_TRECHO DO DOCUMENTO_

A trama se desenrola a partir do olhar de Forrest, um garoto com QI abaixo do normal, problemas nas costas e que, portanto, é considerado um idiota. No entanto, apesar desse jugo que recebe, sua mãe nunca deixou que Forrest se sentisse como tal, permitindo, desse modo, que ele não se considerasse um idiota, uma vez que, para ele, como sua mãe lhe ensinou, “Idiota é quem faz idiotice” – e isso ele não fazia.

Todavia, ainda que não fosse um idiota, Forrest era puro e via o mundo sem pré-julgamentos, o que alguns interpretam como a imagem do cidadão americano idiotizado e facilmente influenciado pela mídia, mas que percebo como o desenrolar histórico visto e interpretado por alguém que, na verdade, foge a esse protótipo do homem comum americano, proporcionando-nos, assim, interpretações diferentes do senso comum, o que dificilmente aconteceria se o protagonista fosse representado por um típico americano encaixado em todos os perfis determinados pela sociedade, como ser bonito, inteligente e popular.

_EXPERIMENTE_
De acordo com o trecho do documento, o que a mãe de Forrest lhe ensinou sobre quem é idiota?

_BLOCO DE DADOS_
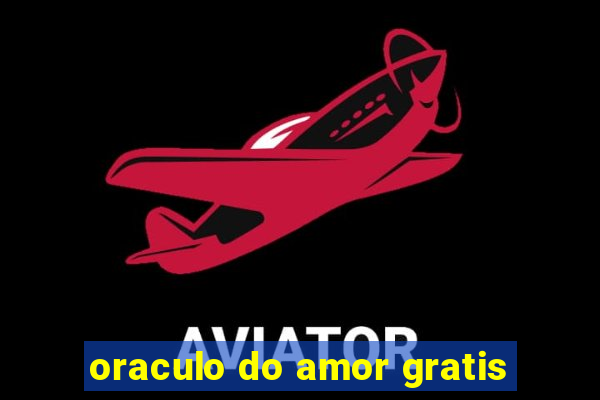 oraculo do amor gratis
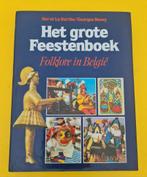 Het grote feestenboek, folklore in België, Hervé La Barthe, Comme neuf, Enlèvement ou Envoi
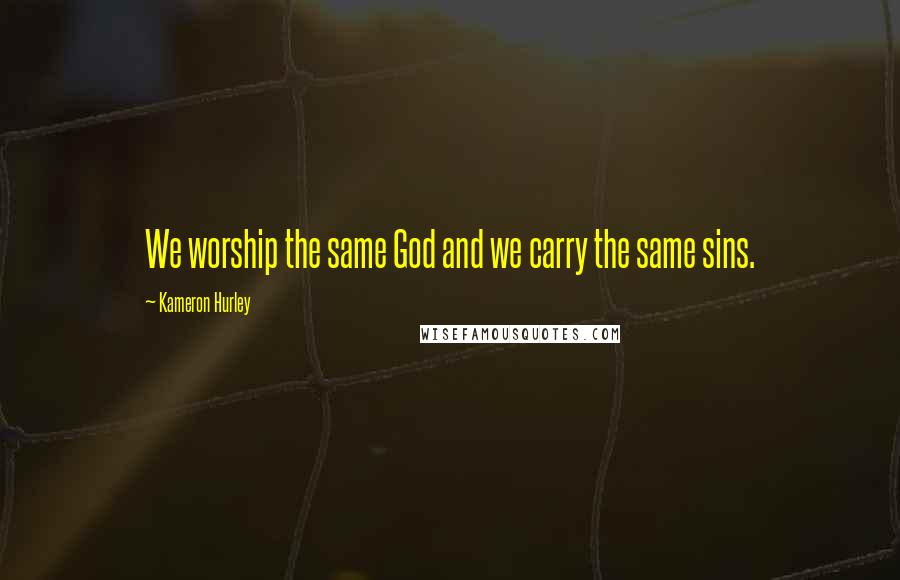 Kameron Hurley Quotes: We worship the same God and we carry the same sins.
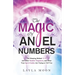 The Magic of Angel Numbers: Meanings Behind 11:11 and Other Number Sequences, and What Your Spirit Guides Are Trying to Tell You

_RESULTADO DA TAREFA_
Que idiota é quem faz idiotice.